[dns-operations] anycast ops willing to review a IETF draft?
Klaus Darilion
klaus.mailinglists at pernau.at
Wed Mar 27 10:24:58 UTC 2019
Hi Giovane!
Am 27.03.2019 um 10:35 schrieb Giovane Moura:
> Thanks for your feedback, Klaus. It sure helps us to get a better draft.
>
> I'll cover all comments here except for those related to Vries17b
> (Verfploeter), since I was not involved in that study. But one of my
> draft co-authors was in fact involved, and he will address that in a
> subsequent email.
>
> Comments inline:
>>> 2. R1: Use equaly strong IP anycast in every authoritative server to
>>> achieve even load distribution
>>
>> I do not understand this recommendation. Do you mean:
>>
>> a) The service providing ns1.foobar should be as strong as the service
>> providing ns2.foobar
>>
>> or
>>
>> b) All anycast sites providing ns1.foobar should be equaly strong.
>>
>> I second a) bot not b).
>
> Thanks for pointing this; another reviewer had also poitned this out,
> and I've opened a issue about that:
> https://github.com/gmmoura/draft-moura-dnsop-authoritative-recommendations/issues/5
>
>
>> "to achieve even load distribution"
>>
>> The load distribution is done by the resolvers, hence can not be
>> influenced by the authoritative servers.
>
> Resolvers get to choose which of the NS they will use; however, an AUTH
> OPS can influence resolver's choices by engineering NSes that deliver
> similar latency values.
>
> For example, if NS1, NS2 and NS3 deliver median RTT like 100ms to
> resolver Y, resolver Y will evenly distribute its queries.
> See Mueller17b.
Indeed. I think I ment due to the "Use equaly strong". How is "strong"

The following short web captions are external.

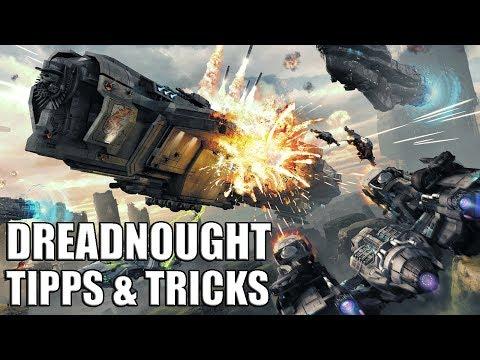 Dreadnought: Tipps und Tricks für Einsteiger! Anfänger-Tutorial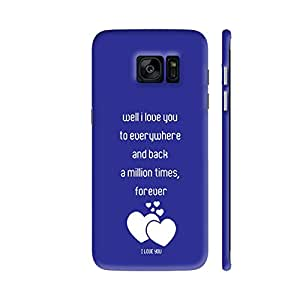 Colorpur I Love You A Million Times On Blue Printed Back Case Cover for Samsung S7 Edge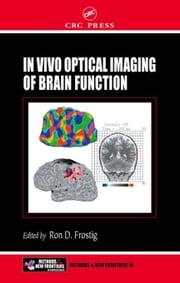 In Vivo Optical Imaging of Brain Function ebook by Frostig, Ron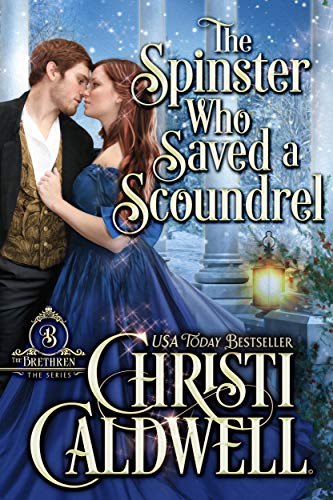 The Spinster Who Saved a Scoundrel by Christi Caldwell
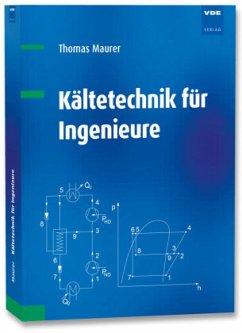 Kältetechnik für Ingenieure - Maurer, Thomas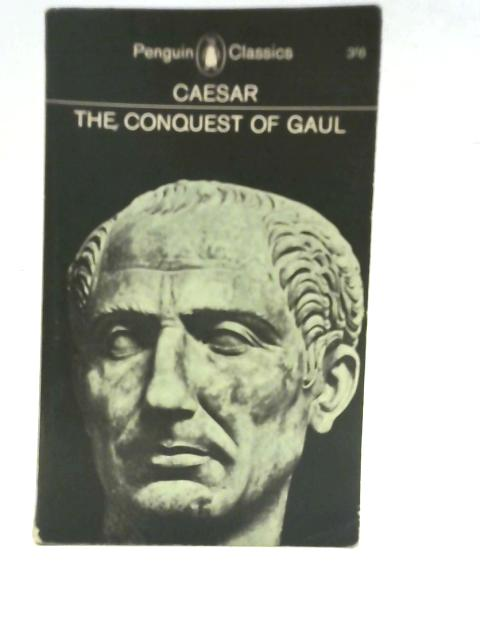 The Conquest of Gaul by Caesar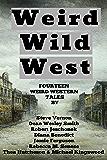 Weird Wild West: A Bundle Of Weird Western Tales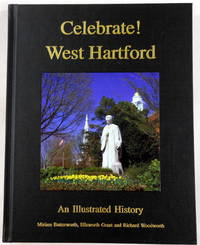 Celebrate! West Hartford: An Illustrated History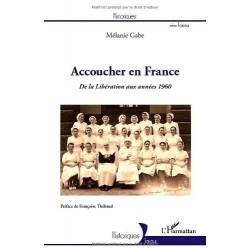 Accoucher en France - de la libération aux années 1960 9782296967014 Book
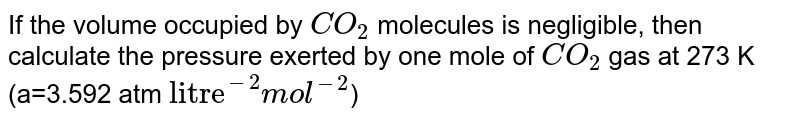 """If the volume occupied by `CO_(2)` molecules is negligible, then calculate the pressure exerted by one mole of `CO_(2)` gas at 273 K (a=3.592 atm `""""litre""""^(-2)mol^(-2)`)"""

defined? I would relate "strong" with number of servers, CPU power. And
this does not influnce resolver behavior. If "strong" relates to "small
RTT" that you can achieve load distribution.
>>> DNS heavily relies upon replication to support high reliability,
>>> capacity and to reduce latency [Moura16b]. DNS has two complementary
>>> mechanisms to replicate the service. First, the protocol itself
>>> supports nameserver replication of DNS service for a DNS zone through
>>> the use of multiple nameservers that each operate on different IP
>>> addresses, listed by a zone's NS records. Second, each of these
>>> network addresses can run from multiple physical locations through
>>> the use of IP anycast[RFC1546][RFC4786][RFC7094], by announcing the
>>> same IP address from each instance and allowing Internet routing
>>> (BGP[RFC4271]) to associate clients with their topologically nearest
>>> anycast instance. Outside the DNS protocol, replication can be
>>> achieved by deploying load balancers at each physical location.
>>> Nameserver replication is recommended for all zones (multiple NS
>>> records), and IP anycast is used by most large zones such as the DNS
>>> Root, most top-level domains[Moura16b] and large commercial
>>> enterprises, governments and other organizations.
>>
>> The term replication is usually used for data replication. In the above
>> sentence, if I got it right, you mean service replication. That should
>> be stated explicitely, ie "DNS heavily relies on service replication to
>> ..."
>
> Disagree. Replication is not necessary only to data. It can be, like
> caching can be seen as 'ephemeral data replication'. But DNS relies on
> IP/NS/ replication, besides caching.
>
>
>
>
>> "Can" is wrong. I would rephase like: "Routing Matters More Than Locations"
>
> Can is not wrong. While I agree with you that *most* cases that'd be
> true, omitting "can" would imply that *all* cases are true, which is
> something we did not investigate in the paper.
>
> Just scientific precision.
Just practical experience ;-)
Klaus
>>> [Schmidt17a] found that C-Root, a smaller anycast deployment
>>> consisting of only 8 instances (they refer to anycast instance as
>>> anycast site), provided a very similar overall performance than that
>>> of the much larger deployments of K and L, with 33 and 144 instances
>>> respectively. The median RTT for C, K and L Root was between
>>> 30-32ms.
>>
>> I think, this is suprising for "DNS guys" but not for network guys. I
>> think most anycast DNS networks where started by "DNS guys" without
>> deeper knowledge of Internet routing.
>
> Right. This is a draft we submitted to DNSOP. so it's informative to them.
>
>
>>> [Schmidt17a] recommendation for DNS operators when engineering
>>> anycast services is consider factors other than just the number of
>>> instances (such as local routing connectivity) when designing for
>>> performance. They showed that 12 instances can provide reasonable
>>> latency, given they are globally distributed and have good local
>>> interconnectivity. However, more instances can be useful for other
>>> reasons, such as when handling DDoS attacks [Moura16b].
>>
>> So, now you told us that "consider factors other than just the number of
>> instances (such as local routing connectivity)", but were are the
>> tangible recommendations? How shall the "local routing connectivity"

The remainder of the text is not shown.